Print

Voice Matters: Developing Your Voice As A New Screenwriter

Voice Matters

By Angel Orona

 

“EXT. POSH BEVERLY HILLS HOME – TWILIGHT

The kind of house that I’ll buy if this movie is a huge hit.”

The above is now legendary stage direction for 22-year-old’s Shane Black’s first screenplay “Lethal Weapon”, which became a monster hit in 1987 and would go on to spawn several sequels.  He was paid a quarter of a million dollars, and it would kick off a screenwriting (and eventually directing) career that many a Hollywood wordsmiths would kill to have...Myself included.

Being of a certain age, I remember all this quite well.  It was a huge inspiration in fueling my own screenwriting aspirations, despite being only in my mid-teens at the time. 

It was also the first time I would be introduced to what is a screenwriter’s “voice”.

If you’ve seen any of Black’s numerous action movies over the years you know that his films are just as well known for their sharp, witty dialogue as they are for his explosive, camera-ready action-driven set pieces.  If you’re read any of his scripts (and if you’re aspiring towards the action genre then it is a must!)  you know his humorous nature carries over into his stage direction as well.  Keep in mind that none of these amusing asides will make it into the completed feature film.  The only people seeing them are those involved in developing and producing the film, but they give the script some flair that makes it stand out, and more importantly, it makes the experience of reading the script immersive and memorable.

And this is why it’s so important to develop your own voice as a writer.

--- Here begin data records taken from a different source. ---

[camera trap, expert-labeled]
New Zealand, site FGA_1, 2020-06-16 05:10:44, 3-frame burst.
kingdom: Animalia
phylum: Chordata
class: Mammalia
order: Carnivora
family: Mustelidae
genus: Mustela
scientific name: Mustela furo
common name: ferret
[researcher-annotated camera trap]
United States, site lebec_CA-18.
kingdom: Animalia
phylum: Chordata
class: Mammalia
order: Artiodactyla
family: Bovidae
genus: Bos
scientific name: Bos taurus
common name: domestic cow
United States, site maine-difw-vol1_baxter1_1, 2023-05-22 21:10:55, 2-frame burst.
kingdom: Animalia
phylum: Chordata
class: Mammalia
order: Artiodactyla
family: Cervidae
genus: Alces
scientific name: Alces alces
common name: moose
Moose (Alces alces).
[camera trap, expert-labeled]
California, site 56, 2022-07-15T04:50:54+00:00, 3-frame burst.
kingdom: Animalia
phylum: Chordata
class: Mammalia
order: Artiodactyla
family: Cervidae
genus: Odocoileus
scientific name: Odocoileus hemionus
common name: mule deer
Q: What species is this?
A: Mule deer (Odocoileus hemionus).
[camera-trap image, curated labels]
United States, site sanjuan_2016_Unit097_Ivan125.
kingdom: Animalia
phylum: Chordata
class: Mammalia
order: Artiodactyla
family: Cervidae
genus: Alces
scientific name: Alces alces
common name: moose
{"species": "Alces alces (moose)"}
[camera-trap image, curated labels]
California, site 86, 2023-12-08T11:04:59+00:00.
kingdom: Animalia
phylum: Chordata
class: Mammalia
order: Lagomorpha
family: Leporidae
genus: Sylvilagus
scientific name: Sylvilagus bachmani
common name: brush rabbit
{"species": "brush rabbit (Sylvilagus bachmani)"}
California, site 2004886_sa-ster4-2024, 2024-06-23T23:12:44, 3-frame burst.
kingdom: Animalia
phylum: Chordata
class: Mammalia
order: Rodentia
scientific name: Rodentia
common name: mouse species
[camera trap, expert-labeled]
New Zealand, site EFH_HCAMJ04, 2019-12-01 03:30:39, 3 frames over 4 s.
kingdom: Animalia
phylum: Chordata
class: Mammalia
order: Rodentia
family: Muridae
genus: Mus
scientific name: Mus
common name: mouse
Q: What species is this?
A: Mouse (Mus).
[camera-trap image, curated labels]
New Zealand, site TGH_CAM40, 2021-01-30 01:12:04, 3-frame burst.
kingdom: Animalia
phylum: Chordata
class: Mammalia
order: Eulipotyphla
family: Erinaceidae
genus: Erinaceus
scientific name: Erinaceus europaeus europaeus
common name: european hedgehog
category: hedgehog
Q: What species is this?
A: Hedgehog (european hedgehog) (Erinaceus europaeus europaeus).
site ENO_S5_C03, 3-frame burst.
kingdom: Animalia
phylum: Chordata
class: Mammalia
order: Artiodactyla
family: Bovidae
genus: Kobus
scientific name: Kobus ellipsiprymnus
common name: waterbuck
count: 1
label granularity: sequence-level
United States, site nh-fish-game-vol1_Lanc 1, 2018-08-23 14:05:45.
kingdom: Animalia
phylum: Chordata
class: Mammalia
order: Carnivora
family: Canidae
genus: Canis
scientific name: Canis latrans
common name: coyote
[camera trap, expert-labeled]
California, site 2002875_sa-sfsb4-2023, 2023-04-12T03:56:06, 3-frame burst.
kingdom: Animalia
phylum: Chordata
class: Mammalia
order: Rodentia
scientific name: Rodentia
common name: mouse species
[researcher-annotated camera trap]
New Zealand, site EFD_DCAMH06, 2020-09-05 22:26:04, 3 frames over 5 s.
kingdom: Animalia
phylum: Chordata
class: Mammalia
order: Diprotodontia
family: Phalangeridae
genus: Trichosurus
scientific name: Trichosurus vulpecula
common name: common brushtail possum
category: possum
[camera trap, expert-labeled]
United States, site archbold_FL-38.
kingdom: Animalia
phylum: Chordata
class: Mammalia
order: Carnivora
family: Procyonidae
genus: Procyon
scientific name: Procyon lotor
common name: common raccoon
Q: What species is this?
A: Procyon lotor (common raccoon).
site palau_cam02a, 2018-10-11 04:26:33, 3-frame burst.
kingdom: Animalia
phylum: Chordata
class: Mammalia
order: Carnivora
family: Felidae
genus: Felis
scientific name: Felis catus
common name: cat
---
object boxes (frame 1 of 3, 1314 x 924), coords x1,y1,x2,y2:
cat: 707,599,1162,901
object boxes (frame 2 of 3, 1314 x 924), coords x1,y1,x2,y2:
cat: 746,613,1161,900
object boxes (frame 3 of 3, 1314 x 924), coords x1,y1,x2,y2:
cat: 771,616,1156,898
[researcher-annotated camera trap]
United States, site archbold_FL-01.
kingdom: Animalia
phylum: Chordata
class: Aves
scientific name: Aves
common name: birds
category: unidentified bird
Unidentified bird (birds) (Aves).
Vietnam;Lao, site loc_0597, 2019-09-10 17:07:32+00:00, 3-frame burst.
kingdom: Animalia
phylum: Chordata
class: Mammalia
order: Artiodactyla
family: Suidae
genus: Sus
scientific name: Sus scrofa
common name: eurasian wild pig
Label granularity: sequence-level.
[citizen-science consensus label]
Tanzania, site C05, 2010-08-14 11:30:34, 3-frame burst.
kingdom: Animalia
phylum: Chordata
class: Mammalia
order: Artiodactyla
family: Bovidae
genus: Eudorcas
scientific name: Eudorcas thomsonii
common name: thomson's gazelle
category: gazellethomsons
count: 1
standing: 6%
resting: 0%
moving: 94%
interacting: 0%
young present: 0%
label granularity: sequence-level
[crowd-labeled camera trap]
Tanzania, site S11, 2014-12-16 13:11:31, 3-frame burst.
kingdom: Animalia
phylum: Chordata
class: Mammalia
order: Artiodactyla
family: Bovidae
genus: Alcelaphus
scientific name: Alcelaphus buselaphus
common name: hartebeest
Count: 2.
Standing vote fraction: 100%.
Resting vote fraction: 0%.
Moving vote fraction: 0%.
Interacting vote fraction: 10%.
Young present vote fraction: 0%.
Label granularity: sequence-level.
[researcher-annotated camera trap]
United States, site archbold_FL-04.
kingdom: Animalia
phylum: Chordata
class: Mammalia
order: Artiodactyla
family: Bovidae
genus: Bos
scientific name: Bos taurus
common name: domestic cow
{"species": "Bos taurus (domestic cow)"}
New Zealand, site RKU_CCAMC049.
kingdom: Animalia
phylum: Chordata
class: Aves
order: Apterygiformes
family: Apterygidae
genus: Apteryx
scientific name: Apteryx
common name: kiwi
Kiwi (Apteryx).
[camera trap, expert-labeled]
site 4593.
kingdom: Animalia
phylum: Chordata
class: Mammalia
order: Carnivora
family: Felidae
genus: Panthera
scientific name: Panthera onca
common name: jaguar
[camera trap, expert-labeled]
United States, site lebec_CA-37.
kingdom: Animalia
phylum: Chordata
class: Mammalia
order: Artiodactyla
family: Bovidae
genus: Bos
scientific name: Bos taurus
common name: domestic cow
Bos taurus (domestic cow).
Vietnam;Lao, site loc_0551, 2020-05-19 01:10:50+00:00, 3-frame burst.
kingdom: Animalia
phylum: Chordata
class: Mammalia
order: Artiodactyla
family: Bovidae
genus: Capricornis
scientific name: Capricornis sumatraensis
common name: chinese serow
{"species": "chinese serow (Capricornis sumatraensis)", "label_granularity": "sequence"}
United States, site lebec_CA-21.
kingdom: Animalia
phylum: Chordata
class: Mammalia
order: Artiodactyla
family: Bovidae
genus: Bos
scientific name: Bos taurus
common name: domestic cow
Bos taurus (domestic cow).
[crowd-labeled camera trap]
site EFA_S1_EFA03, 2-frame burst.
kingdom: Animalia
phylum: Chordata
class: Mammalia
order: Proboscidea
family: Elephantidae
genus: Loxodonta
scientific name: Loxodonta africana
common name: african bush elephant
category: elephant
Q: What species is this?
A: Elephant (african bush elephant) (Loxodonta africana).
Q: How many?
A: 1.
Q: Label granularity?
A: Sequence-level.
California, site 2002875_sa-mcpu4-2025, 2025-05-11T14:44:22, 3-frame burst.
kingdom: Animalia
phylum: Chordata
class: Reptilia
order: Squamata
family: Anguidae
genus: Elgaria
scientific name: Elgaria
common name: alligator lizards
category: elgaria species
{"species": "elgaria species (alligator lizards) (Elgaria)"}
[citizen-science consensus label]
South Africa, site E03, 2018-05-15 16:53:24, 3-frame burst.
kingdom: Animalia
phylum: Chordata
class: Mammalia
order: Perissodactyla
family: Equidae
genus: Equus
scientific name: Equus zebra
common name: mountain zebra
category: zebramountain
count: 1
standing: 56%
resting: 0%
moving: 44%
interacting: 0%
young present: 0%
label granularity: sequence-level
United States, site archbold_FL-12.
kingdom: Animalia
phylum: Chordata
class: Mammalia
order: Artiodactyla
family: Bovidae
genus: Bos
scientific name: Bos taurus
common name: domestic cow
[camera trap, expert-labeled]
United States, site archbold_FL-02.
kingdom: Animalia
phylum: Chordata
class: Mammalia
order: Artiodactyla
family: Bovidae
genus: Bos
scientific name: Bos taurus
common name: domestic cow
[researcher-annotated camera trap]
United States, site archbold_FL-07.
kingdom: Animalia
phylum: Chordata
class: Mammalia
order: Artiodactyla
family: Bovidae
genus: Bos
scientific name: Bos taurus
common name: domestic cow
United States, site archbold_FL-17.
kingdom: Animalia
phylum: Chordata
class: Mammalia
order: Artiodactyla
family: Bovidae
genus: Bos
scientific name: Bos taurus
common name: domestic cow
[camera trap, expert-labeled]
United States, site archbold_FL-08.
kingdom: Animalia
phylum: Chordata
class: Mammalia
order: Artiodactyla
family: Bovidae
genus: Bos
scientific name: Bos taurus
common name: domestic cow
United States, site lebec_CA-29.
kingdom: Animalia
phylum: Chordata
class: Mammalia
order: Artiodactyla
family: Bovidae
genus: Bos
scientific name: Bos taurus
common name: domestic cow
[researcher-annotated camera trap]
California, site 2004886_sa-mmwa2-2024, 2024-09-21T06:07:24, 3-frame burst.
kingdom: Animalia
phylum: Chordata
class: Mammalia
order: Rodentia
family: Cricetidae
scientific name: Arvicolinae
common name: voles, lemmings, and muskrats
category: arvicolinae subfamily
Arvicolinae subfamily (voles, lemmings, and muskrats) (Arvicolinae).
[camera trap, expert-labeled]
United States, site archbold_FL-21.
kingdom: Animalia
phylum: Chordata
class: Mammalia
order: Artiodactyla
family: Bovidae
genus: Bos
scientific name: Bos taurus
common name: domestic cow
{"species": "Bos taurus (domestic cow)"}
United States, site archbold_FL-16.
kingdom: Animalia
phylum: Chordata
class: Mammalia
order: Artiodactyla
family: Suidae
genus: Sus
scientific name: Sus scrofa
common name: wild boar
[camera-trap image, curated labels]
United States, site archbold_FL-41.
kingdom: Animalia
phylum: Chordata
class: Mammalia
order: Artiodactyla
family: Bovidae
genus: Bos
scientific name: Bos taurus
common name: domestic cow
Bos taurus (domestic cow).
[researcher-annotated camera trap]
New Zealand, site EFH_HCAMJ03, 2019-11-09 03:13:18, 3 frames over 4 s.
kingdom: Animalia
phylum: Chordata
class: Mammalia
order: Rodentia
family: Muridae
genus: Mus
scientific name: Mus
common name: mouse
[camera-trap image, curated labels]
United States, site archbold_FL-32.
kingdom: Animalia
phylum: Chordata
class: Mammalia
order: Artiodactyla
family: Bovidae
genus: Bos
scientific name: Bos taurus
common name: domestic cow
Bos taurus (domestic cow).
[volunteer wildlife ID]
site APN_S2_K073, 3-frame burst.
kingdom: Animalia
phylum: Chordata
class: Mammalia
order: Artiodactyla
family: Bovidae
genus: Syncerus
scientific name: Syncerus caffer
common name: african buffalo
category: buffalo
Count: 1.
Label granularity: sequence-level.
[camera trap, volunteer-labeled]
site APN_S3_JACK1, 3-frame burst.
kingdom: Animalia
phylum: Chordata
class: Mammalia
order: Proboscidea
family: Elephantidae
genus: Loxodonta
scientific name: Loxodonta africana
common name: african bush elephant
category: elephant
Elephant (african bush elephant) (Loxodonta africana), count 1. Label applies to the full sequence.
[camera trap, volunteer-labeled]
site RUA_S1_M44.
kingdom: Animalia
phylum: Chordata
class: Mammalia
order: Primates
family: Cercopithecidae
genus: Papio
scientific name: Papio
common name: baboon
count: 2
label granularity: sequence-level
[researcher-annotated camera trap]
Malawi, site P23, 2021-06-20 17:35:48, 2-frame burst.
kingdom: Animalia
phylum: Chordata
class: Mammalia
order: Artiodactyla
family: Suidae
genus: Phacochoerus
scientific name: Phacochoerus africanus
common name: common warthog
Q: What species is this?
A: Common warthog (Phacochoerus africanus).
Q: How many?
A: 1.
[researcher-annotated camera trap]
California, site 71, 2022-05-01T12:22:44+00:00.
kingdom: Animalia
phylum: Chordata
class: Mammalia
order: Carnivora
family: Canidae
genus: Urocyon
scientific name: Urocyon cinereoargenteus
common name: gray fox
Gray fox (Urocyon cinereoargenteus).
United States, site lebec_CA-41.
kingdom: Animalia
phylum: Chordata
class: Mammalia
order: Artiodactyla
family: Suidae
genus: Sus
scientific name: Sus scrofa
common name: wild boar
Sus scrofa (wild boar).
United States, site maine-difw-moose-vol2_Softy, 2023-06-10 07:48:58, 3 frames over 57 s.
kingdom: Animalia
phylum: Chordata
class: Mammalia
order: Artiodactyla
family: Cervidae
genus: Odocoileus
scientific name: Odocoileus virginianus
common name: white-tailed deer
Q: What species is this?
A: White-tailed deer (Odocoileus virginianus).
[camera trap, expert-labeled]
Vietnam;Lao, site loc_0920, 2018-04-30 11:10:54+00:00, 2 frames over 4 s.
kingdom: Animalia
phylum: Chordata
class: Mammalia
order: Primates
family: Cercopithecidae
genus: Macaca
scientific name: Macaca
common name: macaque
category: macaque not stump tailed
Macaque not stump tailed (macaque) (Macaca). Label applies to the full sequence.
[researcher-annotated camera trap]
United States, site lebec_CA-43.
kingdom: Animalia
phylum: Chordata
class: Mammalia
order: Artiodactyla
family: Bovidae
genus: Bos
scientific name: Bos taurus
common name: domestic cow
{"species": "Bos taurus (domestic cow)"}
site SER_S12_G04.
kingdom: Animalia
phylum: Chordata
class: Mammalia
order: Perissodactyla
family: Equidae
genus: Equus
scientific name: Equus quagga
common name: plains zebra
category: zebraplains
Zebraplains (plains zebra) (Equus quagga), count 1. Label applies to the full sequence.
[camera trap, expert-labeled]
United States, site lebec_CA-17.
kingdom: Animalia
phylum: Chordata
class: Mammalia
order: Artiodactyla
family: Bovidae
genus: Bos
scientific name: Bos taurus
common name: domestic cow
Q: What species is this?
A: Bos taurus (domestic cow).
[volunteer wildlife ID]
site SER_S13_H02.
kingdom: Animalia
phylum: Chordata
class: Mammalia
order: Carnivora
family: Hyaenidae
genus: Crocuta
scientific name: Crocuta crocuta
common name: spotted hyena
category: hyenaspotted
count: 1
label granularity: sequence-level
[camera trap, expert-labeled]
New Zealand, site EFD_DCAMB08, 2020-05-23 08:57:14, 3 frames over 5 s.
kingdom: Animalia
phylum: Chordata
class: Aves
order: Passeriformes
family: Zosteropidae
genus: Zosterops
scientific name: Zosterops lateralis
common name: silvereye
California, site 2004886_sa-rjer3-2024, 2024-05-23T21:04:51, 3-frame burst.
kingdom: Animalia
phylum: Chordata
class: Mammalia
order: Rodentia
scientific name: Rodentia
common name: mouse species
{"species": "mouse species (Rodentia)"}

Over the years I have supplemented my screenwriter career by working as a story analyst, and I’ve read hundreds of scripts.  It’s not the easiest of jobs because so many screenplays are written (admittedly by neophytes) in a flat, lifeless manner.  There’s no passion, no energy, no heart to it; in summary, no voice.  The truth of the matter is that even the most generic script could be transformed into something fresh and exciting.  Let’s briefly go back to “Lethal Weapon” for a moment.  I love both the film (and most of its sequels) and Shane Black very much.  If I too, however, am a little more critical of the movie’s plot I could readily say that the movie itself doesn’t exactly reinvent the wheel.  It all breaks down to being the story of a pair of mismatched cops battling a drug dealer and his henchmen.  It’s Black’s quirky mindset and insight that helps transform it into an action classic with classic dialogue and memorable characters.  (The terrible, recent TV series reboot clearly showed what happens when you fail to bring a fresh, distinctive voice to the party.  The result is bland pablum that looks like every other generic cop show over the past thirty years.)

If what I wrote above may make me seem like a Debbie Downer, then take heart, because you can bring your own voice to your material...And the best part is that its unique and original because no one else has it.  This is your voice and if you embed it deep enough into your screenplays then there could come a time where an exec recognizes your work without even reading the title page.  I must tell you that it won’t be easy, but as you grow more comfortable and relaxed in your writing, the easier your voice will develop and instinctively help shape your written words.

Let’s go back to me for a few minutes...Because what writer doesn’t love talking about themselves, especially when there are important lessons to be learned by their failures?

The first few scripts I wrote after “Lethal Weapon” attempted Black’s same smart-alecky tone.  Now I can fill a stadium with people who will sign a notary confirming that I am as much of a smartass as they come.  The issue was that I wasn’t writing as myself, but I was trying to emulate Black.  It wasn’t long before frustration and dissatisfaction overcame me.  I wasn’t a screenwriter.  I was a hack.  Hollywood is probably the only industry where you could likely enjoy a successful career as one.  The problem was (and still is) I had too much integrity to just be a hack or a copycat.  I wanted people to make my movies because they were My creations, written in My own voice.

Now I just needed to figure out how the hell I was going to do that.